Separating Documents of the Same Type
Suppose you have a file that contains multiple documents of the same type (for example, a collection of invoices from one vendor for a certain period). Each invoice will have its own number and may have page numbers printed on it. This and other data can be used to separate documents from one another. You can use an Extraction Rules activity to set up extraction of invoice numbers and page numbers. You can also use a Classify activity if the first page of a document differs significantly from the other pages. Then you can use the Splitter Script activity to analyze the extracted values and determine if the current page is the first page of a new document.Separating Documents and Removing Annexes
Suppose the documents to be processed are accompanied by explanatory documents which should be stored but from which no data should be extracted. In this case, you can use a Classify activity to classify the pages into documents of the required type and their annexes. You can also use an Extraction Rules activity to see if any valuable data can be found on a page. A page without any valuable data is probably an annex page. Then you can use the Splitter Script activity to append the annex pages to each document or place them into separate documents.Separating Documents and Determining Their Type
Suppose you have a file that contains multiple documents of different types (for example, a loan application accompanied by identity documents, income statements, bank statements, utility bills, and other documents). In this case, you can use a Classify activity to classify each page, and an Extraction Rules activity to extract data necessary for determining whether the current page is the first page of a new document. Then you can use the Splitter Script activity to set up rules for separating documents and determining their type.Re-ordering Pages and Removing Empty Pages
Suppose you have to re-order pages or remove blank or garbage pages resulting from haphazard scanning. Apparently, re-ordering is only possible if the pages contain some data which indicates the correct order (page numbers, for example). In this case, you can create a field which will extract page numbers. You can also create a field to look for any text on a page to further discard blank pages as garbage. Using the Splitter Script activity, you can re-order pages according to their numbers and create a separate document that will contain all blank or garbage pages.

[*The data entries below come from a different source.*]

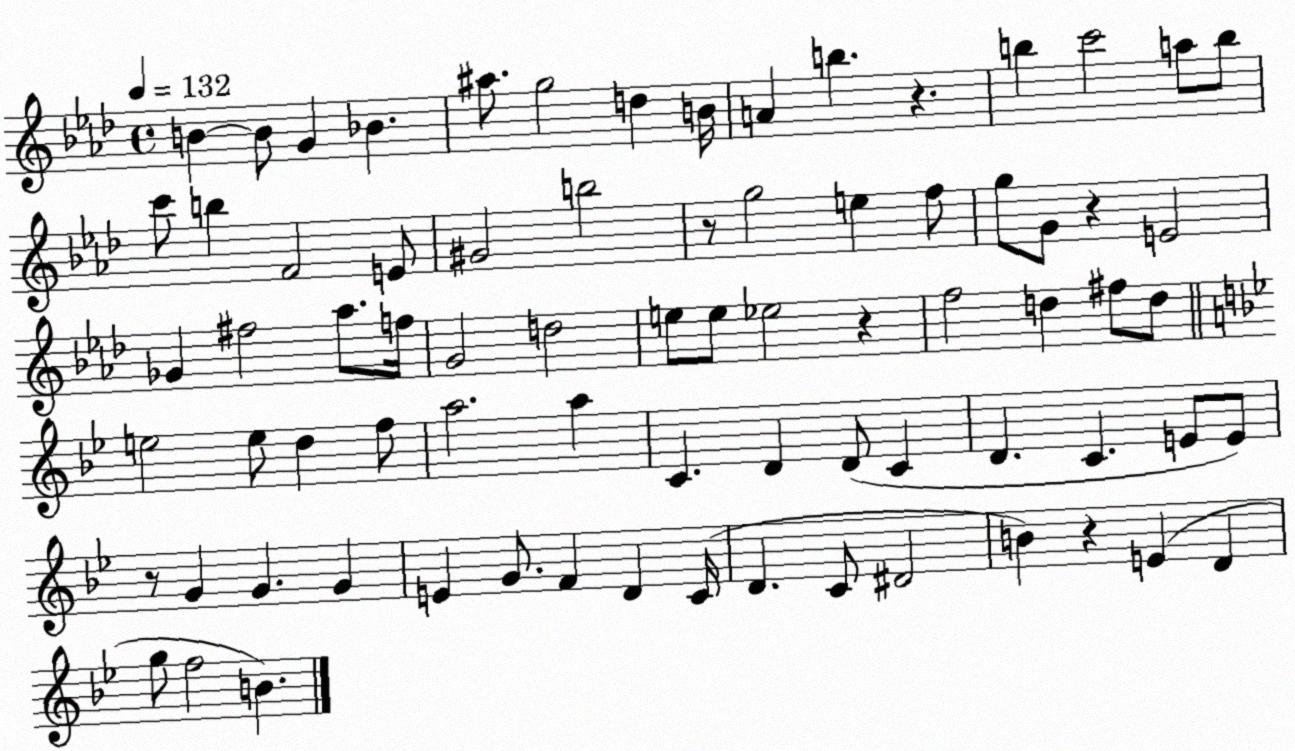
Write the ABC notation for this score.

X:1
T:Untitled
M:4/4
L:1/4
K:Ab
B B/2 G _B ^a/2 g2 d B/4 A b z b c'2 a/2 b/2 c'/2 b F2 E/2 ^G2 b2 z/2 g2 e f/2 g/2 G/2 z E2 _G ^f2 _a/2 f/4 G2 d2 e/2 e/2 _e2 z f2 d ^f/2 d/2 e2 e/2 d f/2 a2 a C D D/2 C D C E/2 E/2 z/2 G G G E G/2 F D C/4 D C/2 ^D2 B z E D g/2 f2 B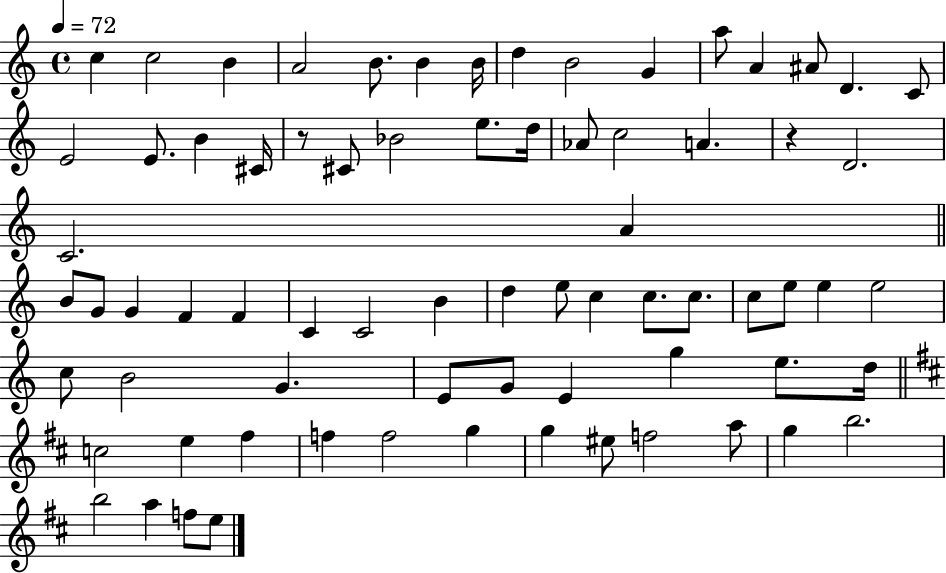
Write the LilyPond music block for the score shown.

{
  \clef treble
  \time 4/4
  \defaultTimeSignature
  \key c \major
  \tempo 4 = 72
  c''4 c''2 b'4 | a'2 b'8. b'4 b'16 | d''4 b'2 g'4 | a''8 a'4 ais'8 d'4. c'8 | \break e'2 e'8. b'4 cis'16 | r8 cis'8 bes'2 e''8. d''16 | aes'8 c''2 a'4. | r4 d'2. | \break c'2. a'4 | \bar "||" \break \key c \major b'8 g'8 g'4 f'4 f'4 | c'4 c'2 b'4 | d''4 e''8 c''4 c''8. c''8. | c''8 e''8 e''4 e''2 | \break c''8 b'2 g'4. | e'8 g'8 e'4 g''4 e''8. d''16 | \bar "||" \break \key d \major c''2 e''4 fis''4 | f''4 f''2 g''4 | g''4 eis''8 f''2 a''8 | g''4 b''2. | \break b''2 a''4 f''8 e''8 | \bar "|."
}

Steps to Create a Document Splitter Skill
- Open ABBYY Vantage Advanced Designer and create a new Document Splitter skill by clicking Create Splitter Skill on the start page.
- On the Documents tab, upload your files. Each document set should contain files of a single business transaction. The set of source files will be converted into separate pages. Note that all activities except the Splitter Script activity will process each page separately.
- Configure the document processing flow to extract data that will help determine the document type of each page in the transaction and find where one document ends and another document starts. a. Set up a Classify activity to classify pages if the flow of source pages contains several types of documents or if the first page of each document significantly differs from the other pages. b. If necessary, label fields or add other activities to extract data that can be used to separate documents of the same type or determine a document’s class.
- Set up the Splitter Script activity by adding document types on the Splitter Script Properties pane and configuring the script that will convert the flow of pages into a set of documents. The script has access to all the pages of a transaction and can analyze data from the other activities to determine which pages are the first pages of new documents.
- Test your skill by clicking Test Skill Using Selected Documents and analyze the results you obtain.
- When you are satisfied with the results, publish your skill.